No circularity: claims rest on experimental validation of architecture, not self-referential equations or derivations

full rationale

The paper describes the LASSA architecture (LLM agent + solver + sensor/actuator) for UUV fault-tolerant control and reports lake trial results under normal and single-fault conditions. No equations, first-principles derivations, fitted parameters, or predictions are presented that reduce to their own inputs by construction. The central claims (hallucination suppression via solver constraints, dual-loop control) are justified by observed experimental outcomes rather than any self-definitional loop, self-citation load-bearing premise, or ansatz smuggled through prior work. The three solver constraints are invoked as a practical filter but are not mathematically derived from the target result itself. This is a standard architecture-plus-experiment paper with no detectable circularity in its reasoning chain.
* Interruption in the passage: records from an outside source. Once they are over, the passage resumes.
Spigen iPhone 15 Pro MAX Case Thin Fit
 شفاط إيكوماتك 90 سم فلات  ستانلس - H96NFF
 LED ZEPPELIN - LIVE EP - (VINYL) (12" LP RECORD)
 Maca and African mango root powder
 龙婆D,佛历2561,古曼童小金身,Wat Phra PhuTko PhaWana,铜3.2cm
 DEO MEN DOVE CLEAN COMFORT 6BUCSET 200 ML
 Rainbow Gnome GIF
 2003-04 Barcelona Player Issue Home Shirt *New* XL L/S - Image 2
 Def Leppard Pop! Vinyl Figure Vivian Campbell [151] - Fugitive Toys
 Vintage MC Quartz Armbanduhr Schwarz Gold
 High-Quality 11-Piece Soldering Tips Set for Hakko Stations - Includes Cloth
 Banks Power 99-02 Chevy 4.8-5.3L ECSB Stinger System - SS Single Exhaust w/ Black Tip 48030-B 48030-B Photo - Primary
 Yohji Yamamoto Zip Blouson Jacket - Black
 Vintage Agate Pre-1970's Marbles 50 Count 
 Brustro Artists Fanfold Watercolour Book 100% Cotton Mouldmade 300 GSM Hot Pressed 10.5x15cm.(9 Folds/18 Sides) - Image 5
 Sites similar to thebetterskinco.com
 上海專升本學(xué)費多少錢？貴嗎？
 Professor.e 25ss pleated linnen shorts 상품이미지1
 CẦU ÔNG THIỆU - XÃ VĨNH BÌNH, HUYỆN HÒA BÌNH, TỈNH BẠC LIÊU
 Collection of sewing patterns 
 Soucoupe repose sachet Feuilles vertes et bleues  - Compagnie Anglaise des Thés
Axiom & Free-Parameter Ledger

0 free parameters · 2 axioms · 1 invented entities

The central claim depends on two domain assumptions about LLM reasoning and solver coverage; no free parameters or new physical entities are introduced.

axioms (2)
  • domain assumption Large language models can perform reliable autonomous reasoning to identify unknown faults and replan tasks without hard-coded rules
    Invoked in the description of the LLM agent's role in the LASSA architecture.
  • domain assumption The solver's physical boundary constraints are comprehensive enough to block all unsafe LLM-generated commands
    Central to the claim that hallucinations are suppressed and decisions remain verifiable.
invented entities (1)
  • LASSA architecture no independent evidence
    purpose: Integrate LLM reasoning with a feasibility solver and dual control loops for safe autonomous UUV operation
    Newly proposed framework; no independent evidence outside the paper is provided.